The last storm cycle ended January 1st. It featured strong SE winds, and 1-2.5" of SWE. It rained up to about 4000ft for a few hours at the end of the storm. We've been in deep freeze with arctic outflow (NW winds) ever since. We did have a freezing-rain event up to 3500ft in the Lutak zone Jan 12th, which added an icy crust at the snow surface.
Problem #1: Wind Slab:
Location: Specific slopes in the alpine above 2,000ft, where north/NW winds the last two weeks caused wind loading on lee aspects beneath ridgelines and terrain features. Recent reports found isolated areas of wind slab (3-8" thick) that are poorly bonded and easy to trigger. Be sure to dig around in high-alpine areas to assess for yourself how well-bonded the upper snowpack is. Variability will be high, so evaluate each slope carefully. Hand pits and slopes tests will be helpful in mapping out this potential danger. In large or steep terrain, slabs as thin a few inches can sweep you into dangerous situations.
January 8th Snow pit from the Lutak zone, at 2700ft, N aspect. Notice fresh wind slabs in top 15cm (easy triggering), and hard triggering down 35cm.

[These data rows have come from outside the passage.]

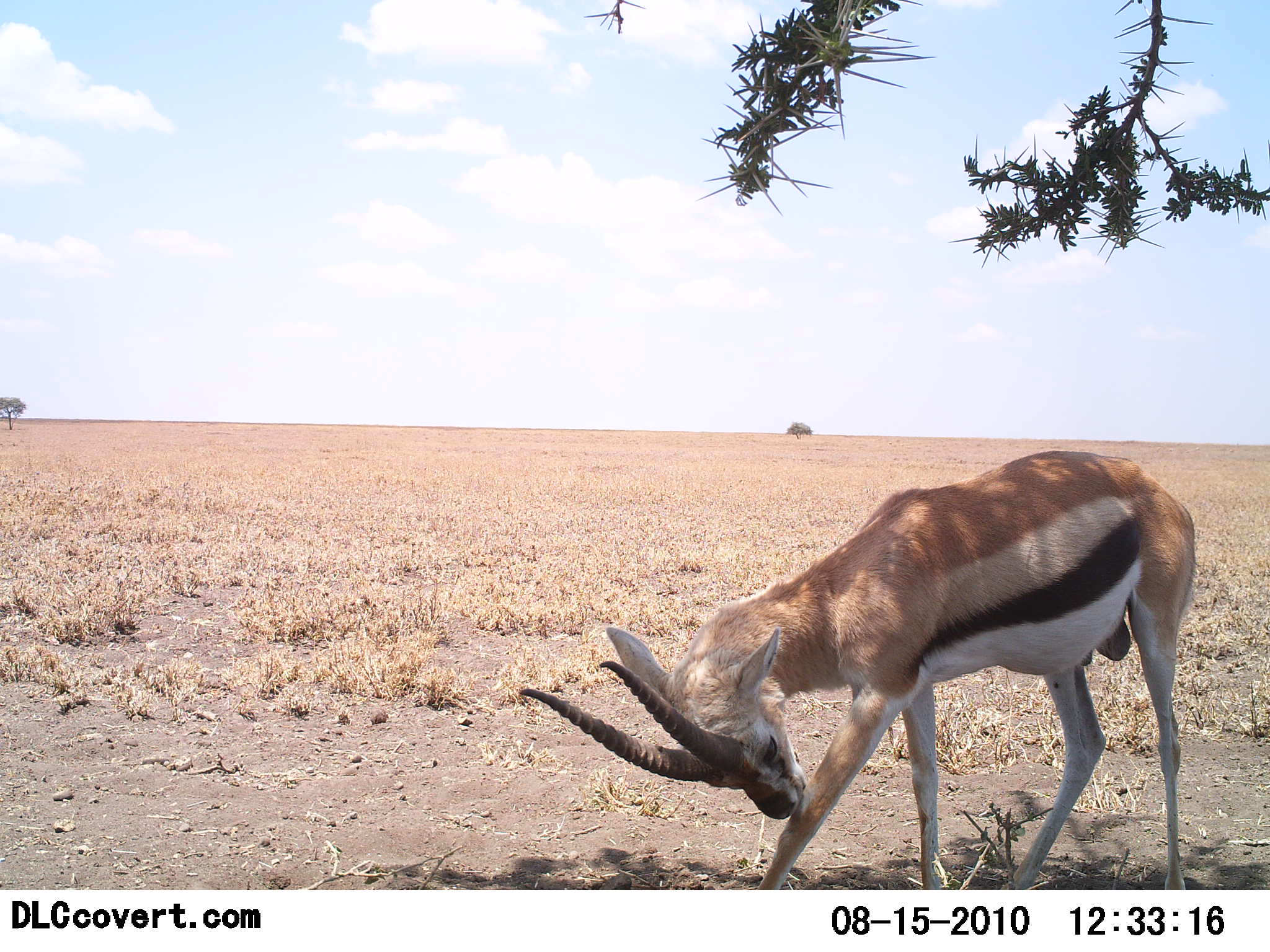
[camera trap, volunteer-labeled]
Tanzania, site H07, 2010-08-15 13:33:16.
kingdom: Animalia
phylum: Chordata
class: Mammalia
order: Artiodactyla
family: Bovidae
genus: Eudorcas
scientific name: Eudorcas thomsonii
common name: thomson's gazelle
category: gazellethomsons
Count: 1.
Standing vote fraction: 93%.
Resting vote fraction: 7%.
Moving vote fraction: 0%.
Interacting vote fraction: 7%.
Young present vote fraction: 0%.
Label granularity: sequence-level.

Light snow on Monday will taper off by evening. Around 3" fell in the Lutak zone. Tuesday should feature some clearing and a break in the weather before a major pattern change. Wednesday-on we will have increasing south winds, rapidly warming temperatures, and rising snow levels with periods of heavy precipitation. It's hard to pin down the details but 1-2" of precipitation is likely by Friday, with snow levels peaking around 3000ft.
( *star means meteorological estimate )
If you get out riding, please send in an observation!
Do a rescue practice with your partners. Always carry a beacon, shovel, and probe, and KNOW HOW TO USE THEM.
Practice good risk management, which means only expose one person at a time to slopes 30 degrees and steeper, make group communication and unanimous decision making a priority, and choose your terrain wisely: eliminating unnecessary exposure and planning out your safe zones and escape routes.